We add our custom service:

ble.addService(customService);

And now that everything is set up, we can start advertising the connection:

// start advertising
ble.startAdvertising(); 

// infinite loop waiting for BLE interrupt events
while (true) {
   ble.waitForEvent(); //Save power
}

Compile your program and install it on your board (drag and drop it to the board).

Interacting with the GATT service - Evothings

The service we created and put on our board is interactive: we can read the LED’s status and change it. We do that using the “mbed Evothings GATT” example code. This example comes pre-packaged with the Evothings Workbench.

To run the app:

  1. Make sure you’ve installed the Evothings Workbench on your computer and the Evothings client on your phone.

  2. Download the application.

  3. Connect the workbench on your computer to the client on your smartphone (it will ask for your computer’s IP address).

  4. Click RUN on the “mbed Evothings GATT” program on the workbench.

  5. The code will run on your phone’s Evothings client.

You need to change the variable MyDeviceName (in the app.js file you downloaded from GitHub) to match the device name you gave to your mbed board:

// JavaScript code for the mbed ble scan app

// Short name for EasyBLE library.
var easyble = evothings.easyble;

// Name of device to connect to, 
// Change this name in the mbed code and the evothings code to match.
var MyDeviceName = "ChangeMe!!" 

You should review the app’s code to verify you understand the flow:

  1. On start up, the application searches for the device with the name you set earlier. This may take a moment.

  2. When it finds the device and connects to it, the message changes from connecting to connected and the toggle button changes to green.

  3. If you click that button, it will change to red and LED1 on the board will light up. See the .gif below for an example of the LED blinking when the toggle button is pressed.

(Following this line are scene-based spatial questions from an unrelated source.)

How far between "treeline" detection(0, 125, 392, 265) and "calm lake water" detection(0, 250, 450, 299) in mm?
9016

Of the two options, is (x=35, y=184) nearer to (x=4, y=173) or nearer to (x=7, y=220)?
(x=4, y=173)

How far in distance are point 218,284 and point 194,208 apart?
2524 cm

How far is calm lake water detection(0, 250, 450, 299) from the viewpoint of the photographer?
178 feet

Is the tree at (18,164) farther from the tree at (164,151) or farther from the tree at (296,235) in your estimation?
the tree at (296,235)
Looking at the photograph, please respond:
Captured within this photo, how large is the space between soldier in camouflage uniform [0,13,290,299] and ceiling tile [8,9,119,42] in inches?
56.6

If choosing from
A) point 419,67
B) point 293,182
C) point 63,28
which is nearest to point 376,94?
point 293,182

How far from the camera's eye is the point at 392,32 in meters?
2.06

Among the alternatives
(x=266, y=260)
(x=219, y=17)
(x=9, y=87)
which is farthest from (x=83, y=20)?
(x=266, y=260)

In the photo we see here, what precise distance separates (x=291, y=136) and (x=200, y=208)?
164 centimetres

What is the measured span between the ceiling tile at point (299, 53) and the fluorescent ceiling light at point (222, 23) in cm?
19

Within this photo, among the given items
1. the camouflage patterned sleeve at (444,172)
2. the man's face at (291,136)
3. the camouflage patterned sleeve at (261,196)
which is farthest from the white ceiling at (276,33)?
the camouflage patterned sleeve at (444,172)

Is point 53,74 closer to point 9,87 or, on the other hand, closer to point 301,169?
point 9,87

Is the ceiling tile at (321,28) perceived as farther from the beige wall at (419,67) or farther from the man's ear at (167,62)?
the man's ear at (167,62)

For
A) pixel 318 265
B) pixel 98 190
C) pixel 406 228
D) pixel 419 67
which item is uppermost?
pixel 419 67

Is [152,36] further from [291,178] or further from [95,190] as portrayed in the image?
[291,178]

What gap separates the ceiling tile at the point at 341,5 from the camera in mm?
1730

This is the Evothings code snippet that is run on the smartphone to control the toggle function:

app.toggle = function()
{    
    // console.log(GDevice.__services[2].__characteristics[0]['uuid'])
    GDevice.readCharacteristic( 
        "0000a001-0000-1000-8000-00805f9b34fb",
        function(win){
            var view = new Uint8Array(win)
            var led = new Uint8Array(1)
            if(view[0] == ledON){
                $('#toggle').removeClass('green')
                $('#toggle').addClass('red')
                led[0] = ledOFF;
            }
            else if (view[0] == ledOFF){
                $('#toggle').removeClass('red')
                $('#toggle').addClass('green')
                led[0] = ledON;
            }
            GDevice.writeCharacteristic(
                '0000a002-0000-1000-8000-00805f9b34fb',
                led,
                function(win){console.log("led toggled successfully!")},
                function(fail){console.log("led toggle failed: "+fail)})

        },
        function(fail){
            console.log("read char fail: "+fail);
            }
        );
}